Wednesday, May 14, 2008

Cultivating Patience

No other vegetable requires faith in its culture the way asparagus does, and I think it is fair to say that no vegetable can possibly inspire hope in the same way. To plant an asparagus patch is to engage in an act of patience for repeated but fleeting joy in the spring, and each bite, each bursting of a solid spear through the soil, leads us to hope that everything could be so good, so reliable, so in-its-place.

Asparagus roots arrive two full years before any expected harvest. We set the fleshy roots, radiating octopus-like from the meager bud of an asparagus spear, in a foot-deep trench in the field on the hill west of the house on a cold day in early April, nestling the sandy crowns in the cold soil. A crew of a dozen volunteers from Luther College planted eight thousand roots in exchange for our perspective on organic food and farming, arriving at the end of the project flush from unaccustomed labor. Slowly, as the spears emerged from the soil along with the weeds, we filled in the trenches and cultivated the tender stalks, picking nothing, waiting.

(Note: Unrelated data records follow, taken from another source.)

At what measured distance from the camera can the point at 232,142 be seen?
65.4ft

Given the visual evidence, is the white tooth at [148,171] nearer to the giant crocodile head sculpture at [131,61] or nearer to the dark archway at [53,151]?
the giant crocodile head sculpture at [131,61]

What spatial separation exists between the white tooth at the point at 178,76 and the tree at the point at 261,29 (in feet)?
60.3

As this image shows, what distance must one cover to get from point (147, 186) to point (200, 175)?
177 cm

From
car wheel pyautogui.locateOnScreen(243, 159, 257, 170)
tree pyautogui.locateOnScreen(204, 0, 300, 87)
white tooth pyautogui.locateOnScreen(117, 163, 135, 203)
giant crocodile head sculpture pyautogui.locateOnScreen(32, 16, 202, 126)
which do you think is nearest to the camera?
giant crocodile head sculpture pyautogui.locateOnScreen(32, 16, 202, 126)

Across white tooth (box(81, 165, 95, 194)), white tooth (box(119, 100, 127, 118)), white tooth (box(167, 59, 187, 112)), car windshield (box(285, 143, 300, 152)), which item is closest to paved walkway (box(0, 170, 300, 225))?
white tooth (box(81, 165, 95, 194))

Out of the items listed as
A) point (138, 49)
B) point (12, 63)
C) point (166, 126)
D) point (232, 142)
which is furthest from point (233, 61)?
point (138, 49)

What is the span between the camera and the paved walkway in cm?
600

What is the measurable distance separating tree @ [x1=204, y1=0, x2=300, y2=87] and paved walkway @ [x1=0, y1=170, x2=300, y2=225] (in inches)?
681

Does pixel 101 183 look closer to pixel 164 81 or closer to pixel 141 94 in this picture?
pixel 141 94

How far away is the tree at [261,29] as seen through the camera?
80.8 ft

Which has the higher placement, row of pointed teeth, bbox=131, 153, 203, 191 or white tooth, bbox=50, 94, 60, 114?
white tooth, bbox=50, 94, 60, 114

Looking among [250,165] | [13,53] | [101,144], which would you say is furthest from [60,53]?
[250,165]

We left the asparagus ferns standing over the winter to catch the blowing snow. At three feet tall, brown and oxidized, they must have looked like the worst weed mess the neighbors had ever seen. In the spring, we mowed the fronds as soon as the soil dried enough to drive on it. Weeds germinated and sprouted where we had failed to eradicate them, and we rototilled oh-so-shallow over the top to knock them back. One day in late April, the asparagus poked its head through the crusty soil—not one spear, but all of the spears on the same day. We picked it once, and left the plants to grow and feed their roots for another year while we weeded, tended, and waited.

In this, our fifth year with these plants living deep in the ground, we again mowed the stalks, tilled the weeds, and waited for spring’s truest vegetable to shine forth. And again, from bare soil and seeming nothingness—just a little bit of faith that something actually remained underneath that crust of soil—the asparagus sprang forth in flavorful, magnificent abundance. Is it possible that, just this once, everything in our world could be so good, so reliable, so in-its-place—shining briefly when we need it, marching solidly on through heat and drought, gathering snow through the winter, and shining magnificently again, just when we need it the most?